All data were collected by Sinnia, a data analytics company, using Twitter Gnip Power-Track API1 which returns a complete dataset, not just a sample [30]. Using the Twitter stream API has the limitation that as the popularity of a search term (e.g. a hashtag) increases, the representativeness of the sample decreases [31]. By extracting all tweets with the two hashtags and all user-following relationships, we are able to circumvent such sampling issues. There could be, however, other issues with the data. For example, it is possible that our data gathering could miss important tweets or individuals if they never tweeted using one of the tracked hashtags. However, due to the ubiquity of the hashtags #marref and #marriageref in the weeks leading up to the referendum, we are confident that our data are an adequate representation of the Twitter discourse about the topic.

3. Sentiment of tweets

To quantify the positive or negative emotions of a tweet, we compute its sentiment score. We do not consider sentiment with the categorical positive or negative labels; instead we consider sentiment to be a number whose magnitude denotes how positive or negative the language expressed is [32]. For this task, we use the open source sentiment algorithm SentiStrength, a lexicon-based sentiment algorithm that searches for words that have an associated positive or negative score [33]. SentiStrength provides a score of both the positive and the negative emotional charge of a string of text (in this case, of each tweet in our data). Positive scores range from 1 to 5, and negative scores from −1 to −5. A score of 1 (or −1) indicates that the tweet has no positive (or negative) sentiment, while a score of 5 (or −5) means that the tweet has the maximum positive (negative) score possible. See appendix A for more details on how sentiment scores are obtained with SentiStrength.

------------------------------------------------

Problems to solve -
#1 Shorten the paragraph of the text that begins "To quantify the positive or negative emotions" into a bulleted list that keeps its main facts.
#2 Retype the text word for word between "All data were" and "about the topic.", inclusive.
Work only from the text above.

Information supplied -
------------------------------------------------

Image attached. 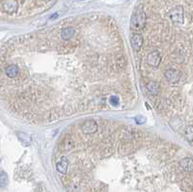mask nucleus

------------------------------------------------

Results in order -
#1
- A tweet's sentiment score measures its positive or negative emotion.
- Sentiment is treated as a number whose magnitude shows how positive or negative the language is, not as a positive or negative category.
- Scores come from SentiStrength, an open source, lexicon-based algorithm that searches for words with an associated positive or negative score.
- Each tweet gets both a positive score (1 to 5) and a negative score (−1 to −5).
- A score of 1 or −1 means no positive or negative sentiment, and 5 or −5 means the maximum possible.
- Appendix A gives more detail on how the scores are obtained.

#2
All data were collected by Sinnia, a data analytics company, using Twitter Gnip Power-Track API1 which returns a complete dataset, not just a sample [30]. Using the Twitter stream API has the limitation that as the popularity of a search term (e.g. a hashtag) increases, the representativeness of the sample decreases [31]. By extracting all tweets with the two hashtags and all user-following relationships, we are able to circumvent such sampling issues. There could be, however, other issues with the data. For example, it is possible that our data gathering could miss important tweets or individuals if they never tweeted using one of the tracked hashtags. However, due to the ubiquity of the hashtags #marref and #marriageref in the weeks leading up to the referendum, we are confident that our data are an adequate representation of the Twitter discourse about the topic.